_TASK STATEMENT_: Looking at the records below, please work out how many lines contain the word "entre" and give the number alone.

_DATA TO USE_:

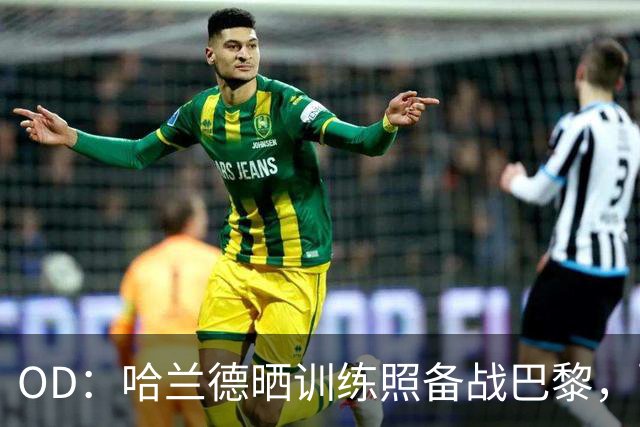 OD：哈兰德晒训练照备战巴黎，配文“速度模式”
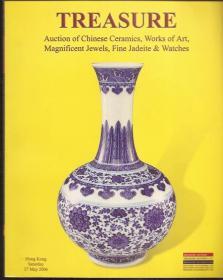 TREASURE.中国陶瓷、艺术珍玩.翡翠首饰及名贵腕表拍卖.2006年27期总59期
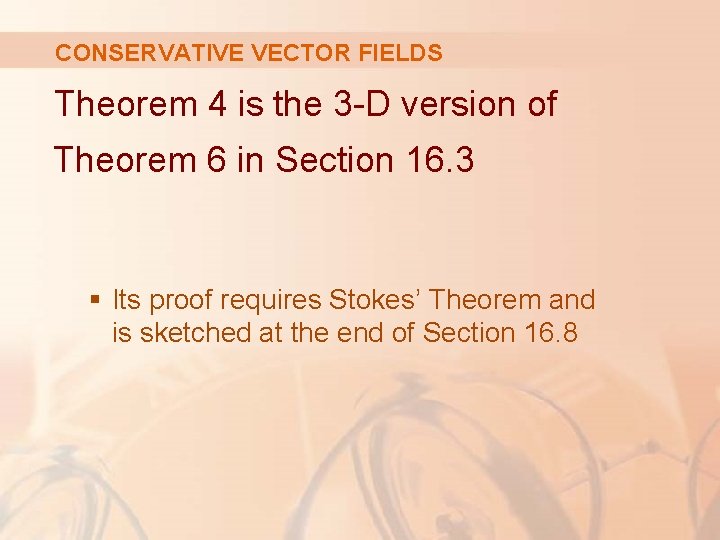 CONSERVATIVE VECTOR FIELDS Theorem 4 is the 3 -D version of Theorem 6 in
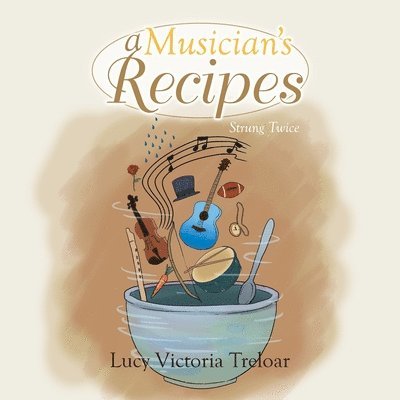 Lucy Victoria Treloar - Musician's Recipes, Häftad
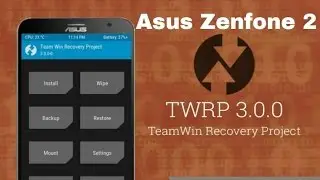 Asus Zenfone 2 Twrp 3.0.0 Kurulumu
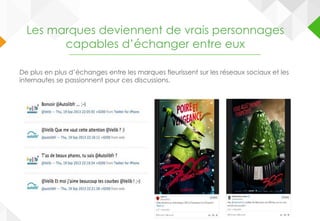 Les marques deviennent de vrais personnages
capables d’échanger entre eux
De plus en plus d’échanges entre les marques fleurissent sur les réseaux sociaux et les
internautes se passionnent pour ces discussions.
 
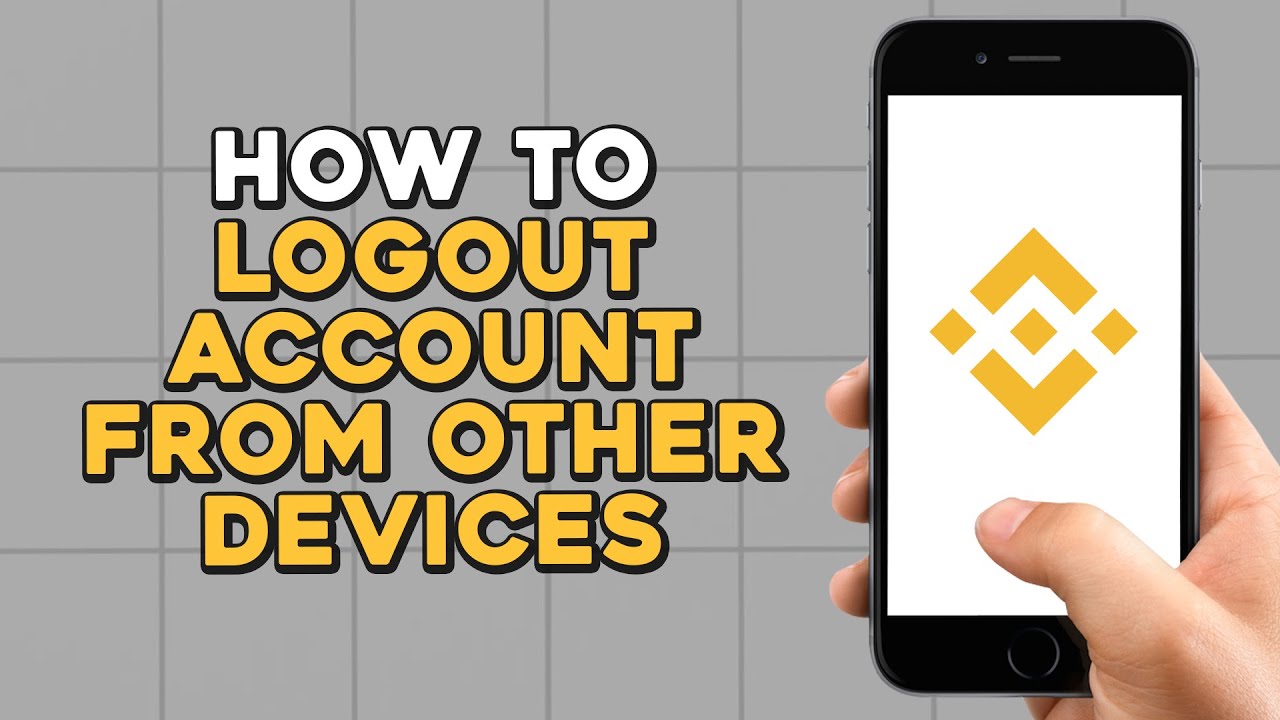 How To Logout Binance Account From other Devices (Quick Tutorial)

_ANSWER SECTION_: 2